A cluster uses several intra-cluster communication mechanisms to ensure data integrity and correct cluster behavior when a failure occurs. The cluster uses these mechanisms to:
Control when a system can become a cluster member
Determine the state of the cluster systems
Control the behavior of the cluster when a failure occurs
The cluster communication mechanisms are as follows:
Quorum disk partitions
Periodically, each cluster system writes a timestamp and system status (UP or DOWN) to the primary and backup quorum partitions, which are raw partitions located on shared storage. Each cluster system reads the system status and timestamp that were written by the other cluster system and determines if they are up to date. The cluster systems attempt to read the information from the primary quorum partition. If this partition is corrupted, the cluster systems read the information from the backup quorum partition and simultaneously repair the primary partition. Data consistency is maintained through checksums and any inconsistencies between the partitions are automatically corrected.
If a cluster system reboots but cannot write to both quorum partitions, the system will not be allowed to join the cluster. In addition, if an existing cluster system can no longer write to both partitions, it removes itself from the cluster by shutting down.
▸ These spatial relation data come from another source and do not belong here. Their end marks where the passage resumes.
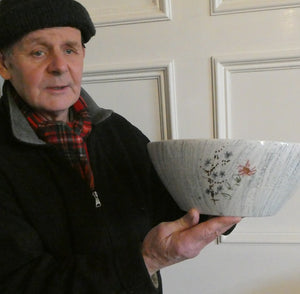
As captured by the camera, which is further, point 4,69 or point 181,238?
point 4,69

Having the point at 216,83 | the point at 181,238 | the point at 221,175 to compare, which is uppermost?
the point at 216,83

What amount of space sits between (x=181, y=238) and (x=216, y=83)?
44cm

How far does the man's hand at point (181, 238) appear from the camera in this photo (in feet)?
1.95

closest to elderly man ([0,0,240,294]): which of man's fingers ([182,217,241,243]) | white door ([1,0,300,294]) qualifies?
man's fingers ([182,217,241,243])

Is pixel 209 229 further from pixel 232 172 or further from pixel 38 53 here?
pixel 38 53

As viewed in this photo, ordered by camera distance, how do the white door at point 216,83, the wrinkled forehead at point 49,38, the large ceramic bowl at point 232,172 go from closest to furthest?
the large ceramic bowl at point 232,172 → the wrinkled forehead at point 49,38 → the white door at point 216,83

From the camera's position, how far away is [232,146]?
1.79ft

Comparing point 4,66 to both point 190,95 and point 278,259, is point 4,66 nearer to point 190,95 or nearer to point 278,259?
point 190,95

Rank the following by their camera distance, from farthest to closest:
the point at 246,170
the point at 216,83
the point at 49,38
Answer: the point at 216,83, the point at 49,38, the point at 246,170

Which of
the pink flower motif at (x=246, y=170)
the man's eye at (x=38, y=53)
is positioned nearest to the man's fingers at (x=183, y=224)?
the pink flower motif at (x=246, y=170)

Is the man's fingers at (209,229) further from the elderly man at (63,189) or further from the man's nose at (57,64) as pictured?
the man's nose at (57,64)

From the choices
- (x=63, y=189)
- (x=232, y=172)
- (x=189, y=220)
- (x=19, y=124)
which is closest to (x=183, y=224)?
(x=189, y=220)

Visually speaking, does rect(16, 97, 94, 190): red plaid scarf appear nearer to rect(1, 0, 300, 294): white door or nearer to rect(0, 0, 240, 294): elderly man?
rect(0, 0, 240, 294): elderly man

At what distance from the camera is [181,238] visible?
0.61m
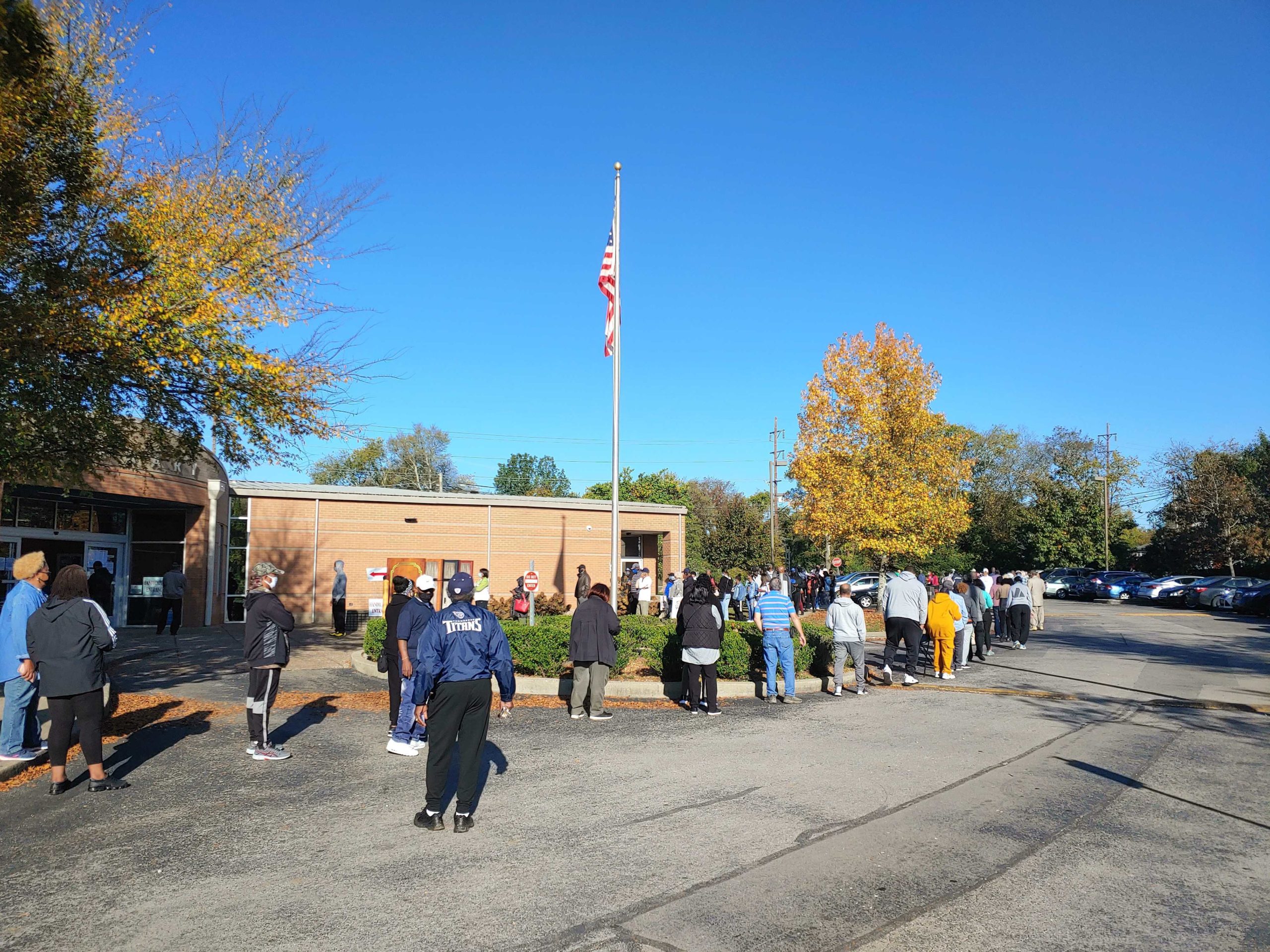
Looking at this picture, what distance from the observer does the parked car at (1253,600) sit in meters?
33.7

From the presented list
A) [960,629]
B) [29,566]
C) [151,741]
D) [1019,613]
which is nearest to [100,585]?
[151,741]

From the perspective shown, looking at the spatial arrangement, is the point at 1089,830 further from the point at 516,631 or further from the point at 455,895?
the point at 516,631

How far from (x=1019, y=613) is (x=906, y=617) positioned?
7404 millimetres

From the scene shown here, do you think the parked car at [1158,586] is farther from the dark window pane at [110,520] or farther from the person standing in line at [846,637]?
the dark window pane at [110,520]

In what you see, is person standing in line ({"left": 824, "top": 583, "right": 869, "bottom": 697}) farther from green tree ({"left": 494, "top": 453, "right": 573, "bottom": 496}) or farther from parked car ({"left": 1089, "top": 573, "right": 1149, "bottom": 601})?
green tree ({"left": 494, "top": 453, "right": 573, "bottom": 496})

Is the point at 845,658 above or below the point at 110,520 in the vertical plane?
below

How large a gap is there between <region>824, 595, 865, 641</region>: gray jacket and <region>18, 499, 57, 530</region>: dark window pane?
57.2 feet

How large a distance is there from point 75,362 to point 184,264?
1.70m

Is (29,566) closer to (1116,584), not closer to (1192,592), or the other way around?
(1192,592)

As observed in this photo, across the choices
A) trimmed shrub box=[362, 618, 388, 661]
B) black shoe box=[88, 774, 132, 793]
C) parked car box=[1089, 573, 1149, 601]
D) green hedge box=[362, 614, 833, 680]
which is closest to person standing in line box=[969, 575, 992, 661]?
green hedge box=[362, 614, 833, 680]

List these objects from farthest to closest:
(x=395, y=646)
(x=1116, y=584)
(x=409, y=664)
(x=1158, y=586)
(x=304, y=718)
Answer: (x=1116, y=584)
(x=1158, y=586)
(x=304, y=718)
(x=395, y=646)
(x=409, y=664)

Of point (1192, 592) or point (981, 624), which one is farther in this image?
point (1192, 592)

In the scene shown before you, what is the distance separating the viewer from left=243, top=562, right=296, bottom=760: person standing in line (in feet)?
28.0

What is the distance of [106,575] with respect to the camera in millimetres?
19016
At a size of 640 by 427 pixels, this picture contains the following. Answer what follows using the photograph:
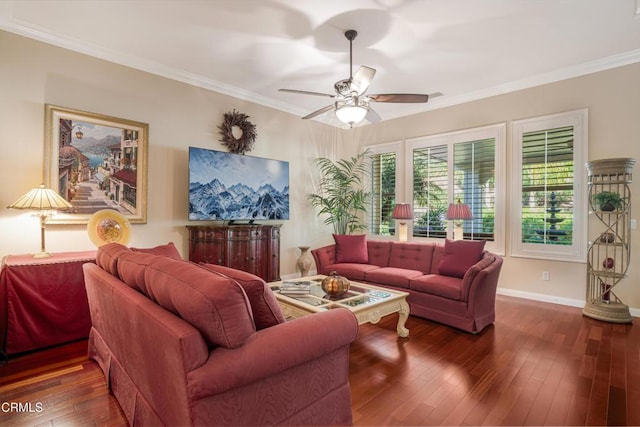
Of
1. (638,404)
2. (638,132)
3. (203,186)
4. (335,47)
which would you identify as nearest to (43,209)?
(203,186)

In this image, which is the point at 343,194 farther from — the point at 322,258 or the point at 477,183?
the point at 477,183

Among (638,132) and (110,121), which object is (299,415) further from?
(638,132)

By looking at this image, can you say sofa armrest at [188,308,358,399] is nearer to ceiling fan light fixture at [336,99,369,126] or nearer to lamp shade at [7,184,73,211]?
ceiling fan light fixture at [336,99,369,126]

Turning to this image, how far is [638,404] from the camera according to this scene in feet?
6.67

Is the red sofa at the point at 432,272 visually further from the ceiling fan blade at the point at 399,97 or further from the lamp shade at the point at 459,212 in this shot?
the ceiling fan blade at the point at 399,97

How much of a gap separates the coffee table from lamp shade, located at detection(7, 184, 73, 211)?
2155 mm

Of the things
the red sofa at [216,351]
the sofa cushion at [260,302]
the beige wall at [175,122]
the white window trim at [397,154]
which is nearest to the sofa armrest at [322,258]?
the beige wall at [175,122]

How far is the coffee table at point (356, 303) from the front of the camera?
2.64 metres

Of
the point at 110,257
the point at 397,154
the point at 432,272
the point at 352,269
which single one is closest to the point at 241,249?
the point at 352,269

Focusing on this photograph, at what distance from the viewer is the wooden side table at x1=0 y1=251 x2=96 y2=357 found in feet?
8.54

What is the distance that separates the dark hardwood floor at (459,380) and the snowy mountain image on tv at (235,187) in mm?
2112

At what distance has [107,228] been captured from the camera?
3.34 m

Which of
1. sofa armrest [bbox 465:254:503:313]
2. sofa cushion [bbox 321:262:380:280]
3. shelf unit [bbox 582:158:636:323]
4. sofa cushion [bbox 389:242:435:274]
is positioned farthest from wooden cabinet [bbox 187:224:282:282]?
shelf unit [bbox 582:158:636:323]

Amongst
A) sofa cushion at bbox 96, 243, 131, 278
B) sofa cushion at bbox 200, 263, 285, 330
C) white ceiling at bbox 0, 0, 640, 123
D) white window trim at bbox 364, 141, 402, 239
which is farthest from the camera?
white window trim at bbox 364, 141, 402, 239
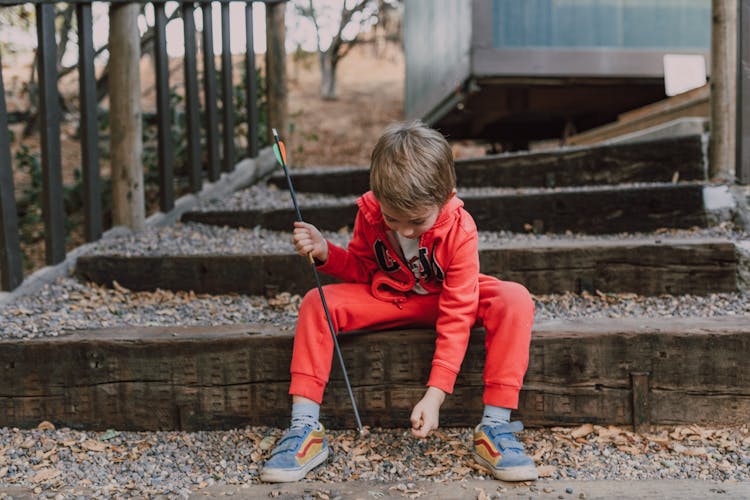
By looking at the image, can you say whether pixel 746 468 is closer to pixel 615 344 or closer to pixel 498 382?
pixel 615 344

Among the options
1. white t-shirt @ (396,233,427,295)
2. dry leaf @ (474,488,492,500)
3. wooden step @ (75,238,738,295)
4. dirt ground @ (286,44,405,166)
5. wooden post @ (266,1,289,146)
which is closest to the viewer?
dry leaf @ (474,488,492,500)

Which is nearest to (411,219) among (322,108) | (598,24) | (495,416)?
(495,416)

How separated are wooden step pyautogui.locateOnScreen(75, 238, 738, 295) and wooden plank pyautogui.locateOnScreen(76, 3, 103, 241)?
1.04 feet

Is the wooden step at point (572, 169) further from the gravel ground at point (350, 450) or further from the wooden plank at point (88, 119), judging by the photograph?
the wooden plank at point (88, 119)

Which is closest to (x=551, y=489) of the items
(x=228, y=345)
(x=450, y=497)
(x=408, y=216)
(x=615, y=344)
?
(x=450, y=497)

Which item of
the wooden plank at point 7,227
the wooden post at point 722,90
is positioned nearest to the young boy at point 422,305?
the wooden plank at point 7,227

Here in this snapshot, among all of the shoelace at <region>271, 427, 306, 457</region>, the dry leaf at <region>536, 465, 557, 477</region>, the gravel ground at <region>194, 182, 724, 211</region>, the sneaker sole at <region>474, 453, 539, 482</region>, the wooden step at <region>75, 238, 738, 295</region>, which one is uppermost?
the gravel ground at <region>194, 182, 724, 211</region>

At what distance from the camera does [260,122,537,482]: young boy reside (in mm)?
1634

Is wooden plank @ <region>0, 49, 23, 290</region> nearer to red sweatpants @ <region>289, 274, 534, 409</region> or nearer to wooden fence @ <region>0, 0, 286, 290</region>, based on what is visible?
wooden fence @ <region>0, 0, 286, 290</region>

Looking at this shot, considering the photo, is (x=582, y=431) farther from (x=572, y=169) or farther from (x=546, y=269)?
(x=572, y=169)

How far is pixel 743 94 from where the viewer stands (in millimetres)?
2596

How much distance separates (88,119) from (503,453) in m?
2.13

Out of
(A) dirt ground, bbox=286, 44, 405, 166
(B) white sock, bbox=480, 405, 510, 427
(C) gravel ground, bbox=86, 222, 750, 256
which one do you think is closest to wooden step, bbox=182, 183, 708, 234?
(C) gravel ground, bbox=86, 222, 750, 256

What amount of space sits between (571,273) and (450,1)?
3719 millimetres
Remote power switch monitoring
Periodically, each cluster system monitors the health of the remote power switch connection, if any. The cluster system uses this information to help determine the status of the other cluster system. The complete failure of the power switch communication mechanism does not automatically result in a failover.
Ethernet and serial heartbeats
The cluster systems are connected together by using point-to-point Ethernet and serial lines. Periodically, each cluster system issues heartbeats (pings) across these lines. The cluster uses this information to help determine the status of the systems and to ensure correct cluster operation. The complete failure of the heartbeat communication mechanism does not automatically result in a failover.
If a cluster system determines that the quorum timestamp from the other cluster system is not up-to-date, it will check the heartbeat status. If heartbeats to the system are still operating, the cluster will take no action at this time. If a cluster system does not update its timestamp after some period of time, and does not respond to heartbeat pings, it is considered down.
Note that the cluster will remain operational as long as one cluster system can write to the quorum disk partitions, even if all other communication mechanisms fail.